= SOURCE EXTRACT =
Renderscript

edit2: See more insightful comments by Jason Sams in the comments
edit: See insightful comments by Romain Guy

Today more details about renderscript emerged, along with 3.0 SDK. Naturally i was all giggly inside to get my hands on something official. I have no idea what to make off it. Note that i only read through the (sparse and incomplete) docs so far and looked over the samples provided in the new SDK. This is by no means a well-grounded, scientific analysis of Renderscript. Just some random thoughts, observations and first impressions.

  • Renderscript is a way to write native code that is either run on the CPU or GPU.
  • It is only availble on Android 3.0 and thus far clearly targeted at tablets only.edit: Romain Guy pointed out that this is in fact wrong: it’s been available since Eclair to some extend.
  • It can be used for either compute or graphical stuff. Why it is called Renderscript in that case is a little beyond me, but i guess it has historical reasons.
  • The language used is C99 with a couple of extensions, mainly stuff similar to what you can find in GLSL, matrices, vectors etc.
  • The Renderscripts are compiled to an intermediate format (probably LLVM IM? Couldn’t check yet) which is then JIT compiled on the device the first time the Renderscript is invoked. If it is indeed Dalvik bytecode and the Dalvik JIT is used i wonder what benefit this approach has. If its not Dalvik bytecode i wonder why there are now two JIT compilers. Given that Renderscript should also be able to target GPUs at some point (i doubt that’s the case yet, docs are unspecific about this…) i assume it’s LLVM which has a GLSL backend.. edit: It’s indeed LLVM based. Sweet. In any case it’s pretty neat technically
  • Structs and functions you define in your Renderscript are reflected to Java classes and methods. It’s a little involved for obvious reasons. Reminds me a lot of JNA. The Java bindings allow you to interact with the native Renderscript, passing data to it and issuing function invocations.
  • If the Renderscript is a graphical one you additionally have a special SurfaceView (RSSurfaceView) to which a specific method (root() (?)) of your Renderscript will render to. There’s a native API available to Renderscripts that is used for rendering. Additionally you can set the vertex and fragment shaders along with some states for blending and similar things. It’s utterly confusing as it is a mixture of fixed-function and shader based graphics programming.
  • The SDK 10 page says Renderscript has its own shading language, whereas the docs say GLSL is used in custom vertex/fragment programs. I guess whoever wrote the SDK 10 page considers Renderscript itself a shading language? In the end it just exposes a specialized graphics API on top of GLES 2.0 plus some intrinsic types for linear algebra.
  • There doesn’t seem to be any way to debug Renderscripts (and that includes the CPU backend as well, for the GPU it of course makes sense…).

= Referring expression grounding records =
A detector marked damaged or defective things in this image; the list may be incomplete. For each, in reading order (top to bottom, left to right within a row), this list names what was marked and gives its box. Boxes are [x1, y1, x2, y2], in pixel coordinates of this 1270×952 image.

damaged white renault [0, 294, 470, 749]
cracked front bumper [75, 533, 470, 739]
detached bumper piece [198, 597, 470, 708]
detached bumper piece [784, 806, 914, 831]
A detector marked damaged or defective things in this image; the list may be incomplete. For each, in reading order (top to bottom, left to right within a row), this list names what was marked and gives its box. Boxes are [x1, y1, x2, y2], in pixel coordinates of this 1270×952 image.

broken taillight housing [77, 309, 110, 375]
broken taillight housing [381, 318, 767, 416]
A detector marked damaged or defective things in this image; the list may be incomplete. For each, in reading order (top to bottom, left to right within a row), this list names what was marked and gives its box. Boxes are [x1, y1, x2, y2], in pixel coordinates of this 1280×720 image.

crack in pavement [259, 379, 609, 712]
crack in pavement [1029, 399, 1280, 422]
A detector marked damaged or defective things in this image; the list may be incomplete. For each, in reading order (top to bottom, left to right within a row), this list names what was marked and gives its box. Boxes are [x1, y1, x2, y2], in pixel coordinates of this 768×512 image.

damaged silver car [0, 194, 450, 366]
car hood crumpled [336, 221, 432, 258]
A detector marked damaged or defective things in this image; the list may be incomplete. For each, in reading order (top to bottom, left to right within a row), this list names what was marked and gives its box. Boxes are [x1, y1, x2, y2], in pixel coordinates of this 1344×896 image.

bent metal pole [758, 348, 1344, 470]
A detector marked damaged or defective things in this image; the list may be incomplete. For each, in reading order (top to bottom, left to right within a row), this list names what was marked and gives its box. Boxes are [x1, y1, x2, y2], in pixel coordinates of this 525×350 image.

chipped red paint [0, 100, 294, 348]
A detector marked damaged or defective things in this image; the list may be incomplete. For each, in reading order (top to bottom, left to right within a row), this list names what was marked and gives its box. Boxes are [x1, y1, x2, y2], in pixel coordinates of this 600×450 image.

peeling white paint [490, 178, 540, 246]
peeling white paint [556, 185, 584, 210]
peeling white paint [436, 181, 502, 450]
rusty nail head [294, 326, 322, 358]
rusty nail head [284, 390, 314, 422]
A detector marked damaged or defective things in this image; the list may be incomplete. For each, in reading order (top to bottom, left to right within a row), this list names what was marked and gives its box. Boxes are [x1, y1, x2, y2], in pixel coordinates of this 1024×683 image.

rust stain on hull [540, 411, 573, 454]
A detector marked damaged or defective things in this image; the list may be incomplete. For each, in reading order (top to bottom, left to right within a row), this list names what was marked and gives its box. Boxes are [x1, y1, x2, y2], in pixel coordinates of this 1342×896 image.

= REQUIREMENT 1 =
In the Renderscript post, what language are Renderscripts written in?
= REQUIREMENT 2 =
Pick up the Renderscript post after its last sentence and continue writing it.
You will not need the records for any of this.

= EXERCISE OUTPUT 1 =
They are written in C99 with a couple of extensions, mainly features similar to those in GLSL, such as matrices and vectors.

= EXERCISE OUTPUT 2 =
Seriously, i don’t know what to make of it, and i don’t just mean that i don’t fully crasp it yet. The samples in the SDK are either trivial and actually not really poster childs for when you should use Rendersrcipt, or they are beating you over the head with they heaviest stick they could find. The notion of being able to just drop an .rs/.rsh files into my java package structure to have native methods is great as oposed to writting JNI bridges. How they want to pull off a GPU backend is a little beyond me, but i give them the benefit of the doubt. In its current state the C99 + extensions doesn’t seem to translate well to the GPU (see OpenCL for a standardized solution). I don’t mind though, running computationally heavy code on the CPU would make me a happy coder monkey just as well. So, here’s a list of things that i think will make Renderscript only useful for a select few. Again, take this with a grain of salt, i probably don’t know what i talk about:

  • The documentation is severly lacking at this point. From experience i know that documenting something you’ve worked on for months (years?) is damn hard, especially with an uninitiated target audience in mind. In their current state no normal application developer can hope to understand what’s going on or how to assess whether to use Renderscript or not. Compute Renderscripts are probably a little bit easier to pick up. Graphical Renderscripts on the other hand demand such intimate knowledge of GLES 2.0 (at least that’s my impression seeing how you have to take care of vertex attributes, uniforms, constants, samplers etc) that most app developers will probably never be able to get to use that new shiny feature of Honeycomb
  • The fixed/shader based hybrid is really really really strange to someone who’s used to write straight GLES 1.x or 2.0. It’s hard to connect the dots and relate the Renderscript graphics API with what will happen in the shader. While there are a shitton of helper classes and builders that should probably ease the pain, they make matters even worse. Documentation is pretty spares in this case again. I don’t consider myself to be an expert, but i think i know my way around GLES enough to be able to assess this issue.
  • There doesn’t seem to be a way to debug things, even when run on the CPU. That will make it even harder for newcomers to get into Renderscript. The general trial and error and debug the hell out of shit approach just won’t work. It gets even worse when writting graphical Renderscripts i assume. The classic “wtf, why is my screen black” expression will be found on a lot of faces i guess. Not that this is any better when using straight GLES of course. But the layer of obfuscation will make it hard to look up solutions to common problems.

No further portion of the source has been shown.